• [What is being asked]:
Copy out the whole listing exactly as written, leaving the pictures behind.

• [Dataset excerpts]:
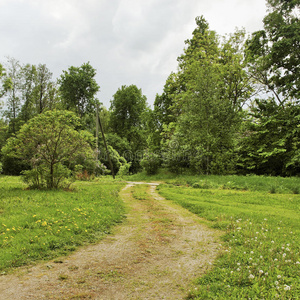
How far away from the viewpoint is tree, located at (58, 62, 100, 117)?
3262cm

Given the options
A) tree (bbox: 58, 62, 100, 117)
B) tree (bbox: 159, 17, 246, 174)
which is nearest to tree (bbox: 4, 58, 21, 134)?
tree (bbox: 58, 62, 100, 117)

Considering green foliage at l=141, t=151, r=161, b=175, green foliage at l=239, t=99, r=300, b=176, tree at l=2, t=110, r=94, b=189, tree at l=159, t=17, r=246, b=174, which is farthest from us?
green foliage at l=141, t=151, r=161, b=175

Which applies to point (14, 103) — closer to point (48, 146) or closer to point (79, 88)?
point (79, 88)

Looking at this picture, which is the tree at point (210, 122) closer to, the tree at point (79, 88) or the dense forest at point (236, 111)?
the dense forest at point (236, 111)

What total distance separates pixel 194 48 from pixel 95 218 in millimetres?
28359

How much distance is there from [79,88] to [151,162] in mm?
18408

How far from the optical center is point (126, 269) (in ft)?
11.7

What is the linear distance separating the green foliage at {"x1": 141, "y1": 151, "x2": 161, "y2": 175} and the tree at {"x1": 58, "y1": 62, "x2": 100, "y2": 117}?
1597 centimetres

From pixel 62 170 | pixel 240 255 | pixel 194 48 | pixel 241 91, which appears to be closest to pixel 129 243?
pixel 240 255

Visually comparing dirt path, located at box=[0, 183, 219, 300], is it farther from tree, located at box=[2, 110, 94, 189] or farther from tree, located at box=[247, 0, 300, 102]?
tree, located at box=[247, 0, 300, 102]

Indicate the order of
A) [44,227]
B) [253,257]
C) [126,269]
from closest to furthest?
1. [126,269]
2. [253,257]
3. [44,227]

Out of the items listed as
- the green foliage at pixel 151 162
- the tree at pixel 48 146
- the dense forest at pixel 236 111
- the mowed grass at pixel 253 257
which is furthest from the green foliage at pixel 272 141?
the tree at pixel 48 146

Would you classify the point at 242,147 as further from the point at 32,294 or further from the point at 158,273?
the point at 32,294

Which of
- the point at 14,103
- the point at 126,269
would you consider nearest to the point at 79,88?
the point at 14,103
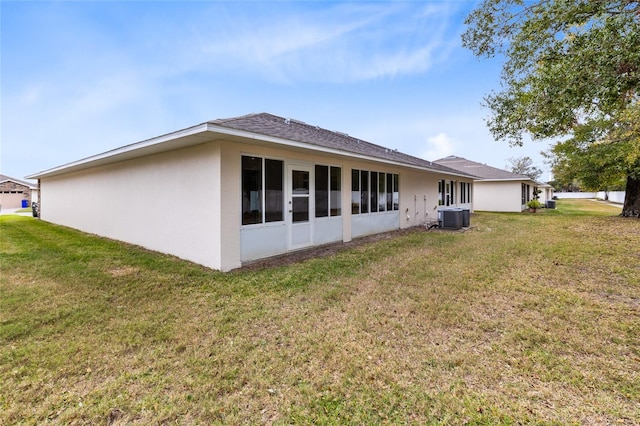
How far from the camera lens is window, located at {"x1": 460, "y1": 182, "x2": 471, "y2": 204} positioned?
18.6m

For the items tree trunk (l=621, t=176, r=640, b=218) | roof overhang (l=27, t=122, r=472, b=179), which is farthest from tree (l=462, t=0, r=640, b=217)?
tree trunk (l=621, t=176, r=640, b=218)

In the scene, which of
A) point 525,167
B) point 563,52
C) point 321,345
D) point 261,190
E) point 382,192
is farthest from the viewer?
point 525,167

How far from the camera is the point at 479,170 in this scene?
77.6 ft

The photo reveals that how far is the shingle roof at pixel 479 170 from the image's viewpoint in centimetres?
2169

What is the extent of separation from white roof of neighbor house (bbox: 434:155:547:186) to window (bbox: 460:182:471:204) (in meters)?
1.36

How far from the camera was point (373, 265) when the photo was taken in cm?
621

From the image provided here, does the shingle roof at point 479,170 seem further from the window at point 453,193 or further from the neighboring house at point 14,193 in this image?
the neighboring house at point 14,193

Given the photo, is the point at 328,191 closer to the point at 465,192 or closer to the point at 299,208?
the point at 299,208

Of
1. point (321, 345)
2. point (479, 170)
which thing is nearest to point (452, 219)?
point (321, 345)

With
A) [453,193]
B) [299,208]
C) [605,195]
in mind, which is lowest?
[299,208]

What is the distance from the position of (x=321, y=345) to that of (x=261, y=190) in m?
4.12

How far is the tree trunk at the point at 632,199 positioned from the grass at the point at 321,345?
13372 millimetres

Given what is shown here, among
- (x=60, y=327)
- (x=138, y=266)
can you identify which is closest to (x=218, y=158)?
(x=138, y=266)

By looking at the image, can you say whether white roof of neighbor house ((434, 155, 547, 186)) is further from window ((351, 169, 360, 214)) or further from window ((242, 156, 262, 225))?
window ((242, 156, 262, 225))
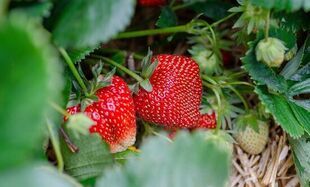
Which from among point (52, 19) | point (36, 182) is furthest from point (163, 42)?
point (36, 182)

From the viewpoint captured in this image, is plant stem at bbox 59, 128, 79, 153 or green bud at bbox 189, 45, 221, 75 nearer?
plant stem at bbox 59, 128, 79, 153

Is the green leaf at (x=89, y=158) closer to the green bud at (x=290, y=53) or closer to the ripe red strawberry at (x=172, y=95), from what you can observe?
the ripe red strawberry at (x=172, y=95)

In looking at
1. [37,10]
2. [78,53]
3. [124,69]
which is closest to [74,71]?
[78,53]

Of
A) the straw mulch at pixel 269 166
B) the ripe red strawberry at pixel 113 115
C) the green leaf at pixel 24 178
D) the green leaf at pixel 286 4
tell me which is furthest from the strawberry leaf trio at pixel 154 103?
the green leaf at pixel 24 178

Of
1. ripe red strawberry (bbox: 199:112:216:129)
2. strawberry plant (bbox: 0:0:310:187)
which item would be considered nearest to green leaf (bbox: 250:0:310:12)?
strawberry plant (bbox: 0:0:310:187)

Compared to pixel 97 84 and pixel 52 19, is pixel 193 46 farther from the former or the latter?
pixel 52 19

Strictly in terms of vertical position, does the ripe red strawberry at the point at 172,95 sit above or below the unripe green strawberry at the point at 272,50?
below

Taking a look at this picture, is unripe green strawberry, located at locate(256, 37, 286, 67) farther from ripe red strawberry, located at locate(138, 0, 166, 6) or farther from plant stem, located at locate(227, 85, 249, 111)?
ripe red strawberry, located at locate(138, 0, 166, 6)

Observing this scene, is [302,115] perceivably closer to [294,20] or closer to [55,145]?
[294,20]
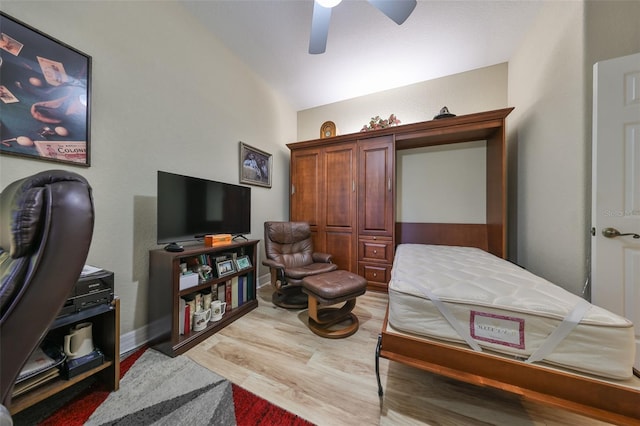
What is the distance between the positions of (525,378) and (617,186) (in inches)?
57.9

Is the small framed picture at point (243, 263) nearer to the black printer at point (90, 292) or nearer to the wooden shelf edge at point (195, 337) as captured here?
the wooden shelf edge at point (195, 337)

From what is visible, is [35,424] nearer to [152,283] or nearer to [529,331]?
[152,283]

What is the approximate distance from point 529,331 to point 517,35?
3014 mm

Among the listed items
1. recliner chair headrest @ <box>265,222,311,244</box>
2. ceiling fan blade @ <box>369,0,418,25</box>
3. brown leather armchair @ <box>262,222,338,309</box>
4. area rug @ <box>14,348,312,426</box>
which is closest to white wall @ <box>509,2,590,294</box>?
ceiling fan blade @ <box>369,0,418,25</box>

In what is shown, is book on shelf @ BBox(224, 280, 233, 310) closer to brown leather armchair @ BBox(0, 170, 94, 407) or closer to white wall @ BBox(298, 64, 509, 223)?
brown leather armchair @ BBox(0, 170, 94, 407)

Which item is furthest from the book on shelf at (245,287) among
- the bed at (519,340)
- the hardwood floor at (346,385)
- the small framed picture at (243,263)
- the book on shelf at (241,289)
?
the bed at (519,340)

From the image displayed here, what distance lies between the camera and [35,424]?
989mm

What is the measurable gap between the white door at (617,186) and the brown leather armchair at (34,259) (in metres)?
2.63

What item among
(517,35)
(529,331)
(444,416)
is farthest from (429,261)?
(517,35)

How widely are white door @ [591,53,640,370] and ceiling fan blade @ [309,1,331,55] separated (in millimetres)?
1926

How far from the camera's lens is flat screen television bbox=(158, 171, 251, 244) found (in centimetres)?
164

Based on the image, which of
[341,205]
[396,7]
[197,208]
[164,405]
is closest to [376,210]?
[341,205]

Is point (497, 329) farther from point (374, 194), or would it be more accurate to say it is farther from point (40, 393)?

• [Task response]:
How far away from the viewpoint is tree, located at (58, 62, 100, 117)?
3262cm

Given the options
A) tree (bbox: 58, 62, 100, 117)
B) tree (bbox: 159, 17, 246, 174)
which is nearest to tree (bbox: 4, 58, 21, 134)?
tree (bbox: 58, 62, 100, 117)

Considering green foliage at l=141, t=151, r=161, b=175, green foliage at l=239, t=99, r=300, b=176, tree at l=2, t=110, r=94, b=189, tree at l=159, t=17, r=246, b=174, which is farthest from us?
green foliage at l=141, t=151, r=161, b=175

Which applies to point (14, 103) — closer to point (48, 146) or closer to point (79, 88)?
point (79, 88)

Looking at this picture, which is the tree at point (210, 122) closer to, the tree at point (79, 88) or the dense forest at point (236, 111)?
the dense forest at point (236, 111)

What total distance separates pixel 194 48 from pixel 95 218 in millimetres?
28359

How much distance is there from [79,88] to [151,162] in mm?
18408

How far from the optical center is point (126, 269) (in ft)?
11.7

What is the linear distance separating the green foliage at {"x1": 141, "y1": 151, "x2": 161, "y2": 175} and the tree at {"x1": 58, "y1": 62, "x2": 100, "y2": 117}?
1597 centimetres

From pixel 62 170 | pixel 240 255 | pixel 194 48 | pixel 241 91, which appears to be closest to pixel 129 243?
pixel 240 255

Visually comparing dirt path, located at box=[0, 183, 219, 300], is it farther from tree, located at box=[2, 110, 94, 189] or farther from tree, located at box=[247, 0, 300, 102]?
tree, located at box=[247, 0, 300, 102]

Indicate the order of
A) [44,227]
B) [253,257]
C) [126,269]
from closest to furthest?
1. [126,269]
2. [253,257]
3. [44,227]

Out of the items listed as
- the green foliage at pixel 151 162
- the tree at pixel 48 146
- the dense forest at pixel 236 111
- the mowed grass at pixel 253 257
which is furthest from the green foliage at pixel 272 141?
the tree at pixel 48 146

Would you classify the point at 242,147 as further from the point at 32,294 or further from the point at 158,273?
the point at 32,294

Which of
- the point at 14,103
- the point at 126,269
would you consider nearest to the point at 79,88?
the point at 14,103
How far from the camera lens is window, located at {"x1": 460, "y1": 182, "x2": 471, "y2": 204} positioned?
18.6m

For the items tree trunk (l=621, t=176, r=640, b=218) | roof overhang (l=27, t=122, r=472, b=179), which is farthest from tree (l=462, t=0, r=640, b=217)?
tree trunk (l=621, t=176, r=640, b=218)

In the scene, which of
A) point 525,167
B) point 563,52
C) point 321,345
D) point 261,190
E) point 382,192
is farthest from the viewer?
point 525,167

How far from the camera is the point at 479,170 in this scene?
77.6 ft

The photo reveals that how far is the shingle roof at pixel 479 170 from the image's viewpoint in centimetres?
2169

What is the extent of separation from white roof of neighbor house (bbox: 434:155:547:186) to window (bbox: 460:182:471:204) (in meters)?
1.36

How far from the camera was point (373, 265) when the photo was taken in cm?
621

From the image provided here, does the shingle roof at point 479,170 seem further from the window at point 453,193 or further from the neighboring house at point 14,193 in this image?
the neighboring house at point 14,193

Given the photo, is the point at 328,191 closer to the point at 465,192 or closer to the point at 299,208?
the point at 299,208

Of
1. point (321, 345)
2. point (479, 170)
which thing is nearest to point (452, 219)?
point (321, 345)

With
A) [453,193]
B) [299,208]
C) [605,195]
in mind, which is lowest?
[299,208]

What is the distance from the position of (x=321, y=345) to that of (x=261, y=190) in m?
4.12

How far is the tree trunk at the point at 632,199 positioned from the grass at the point at 321,345?
13372 millimetres

Given what is shown here, among
- (x=60, y=327)
- (x=138, y=266)
can you identify which is closest to (x=218, y=158)?
(x=138, y=266)

By looking at the image, can you say whether white roof of neighbor house ((434, 155, 547, 186)) is further from window ((351, 169, 360, 214)) or further from window ((242, 156, 262, 225))?
window ((242, 156, 262, 225))
Which from among point (52, 19) | point (36, 182) is furthest from point (163, 42)?
point (36, 182)

From the viewpoint captured in this image, is plant stem at bbox 59, 128, 79, 153 or green bud at bbox 189, 45, 221, 75 nearer?
plant stem at bbox 59, 128, 79, 153

Is the green leaf at (x=89, y=158) closer to the green bud at (x=290, y=53) or closer to the ripe red strawberry at (x=172, y=95), from what you can observe?
the ripe red strawberry at (x=172, y=95)

In looking at
1. [37,10]
2. [78,53]
3. [124,69]
which is closest to [74,71]?
[78,53]

Of
A) the straw mulch at pixel 269 166
B) the ripe red strawberry at pixel 113 115
C) the green leaf at pixel 24 178
D) the green leaf at pixel 286 4
tell me which is furthest from the strawberry leaf trio at pixel 154 103?
the green leaf at pixel 24 178

Of
1. ripe red strawberry (bbox: 199:112:216:129)
2. strawberry plant (bbox: 0:0:310:187)
which item would be considered nearest to green leaf (bbox: 250:0:310:12)?
strawberry plant (bbox: 0:0:310:187)

Compared to pixel 97 84 and pixel 52 19, is pixel 193 46 farther from the former or the latter?
pixel 52 19

Strictly in terms of vertical position, does the ripe red strawberry at the point at 172,95 sit above or below the unripe green strawberry at the point at 272,50?
below

Taking a look at this picture, is unripe green strawberry, located at locate(256, 37, 286, 67) farther from ripe red strawberry, located at locate(138, 0, 166, 6) or farther from plant stem, located at locate(227, 85, 249, 111)?
ripe red strawberry, located at locate(138, 0, 166, 6)

Observing this scene, is [302,115] perceivably closer to [294,20] or closer to [55,145]?
[294,20]
What is the distance between the positions of (525,378) and (617,186) (in inches)?
57.9

Is the small framed picture at point (243, 263) nearer to the black printer at point (90, 292) or nearer to the wooden shelf edge at point (195, 337) as captured here?
the wooden shelf edge at point (195, 337)

From what is visible, is [35,424] nearer to [152,283] or nearer to [529,331]?
[152,283]

What is the approximate distance from point 529,331 to point 517,35?
3014 mm

Among the listed items
1. recliner chair headrest @ <box>265,222,311,244</box>
2. ceiling fan blade @ <box>369,0,418,25</box>
3. brown leather armchair @ <box>262,222,338,309</box>
4. area rug @ <box>14,348,312,426</box>
which is closest to white wall @ <box>509,2,590,294</box>?
ceiling fan blade @ <box>369,0,418,25</box>

In what is shown, is book on shelf @ BBox(224, 280, 233, 310) closer to brown leather armchair @ BBox(0, 170, 94, 407) or closer to white wall @ BBox(298, 64, 509, 223)?
brown leather armchair @ BBox(0, 170, 94, 407)

Which item is furthest from the book on shelf at (245,287) among
- the bed at (519,340)
- the hardwood floor at (346,385)
- the small framed picture at (243,263)
- the book on shelf at (241,289)
?
the bed at (519,340)

From the image displayed here, what distance lies between the camera and [35,424]?
989mm

What is the measurable gap between the white door at (617,186) and the brown leather armchair at (34,259) (in metres)?
2.63

What item among
(517,35)
(529,331)
(444,416)
is farthest from (429,261)?
(517,35)

How widely are white door @ [591,53,640,370] and ceiling fan blade @ [309,1,331,55] separated (in millimetres)?
1926

How far from the camera's lens is flat screen television bbox=(158, 171, 251, 244) found (in centimetres)?
164

Based on the image, which of
[341,205]
[396,7]
[197,208]
[164,405]
is closest to [376,210]?
[341,205]

Is point (497, 329) farther from point (374, 194), or would it be more accurate to say it is farther from point (40, 393)?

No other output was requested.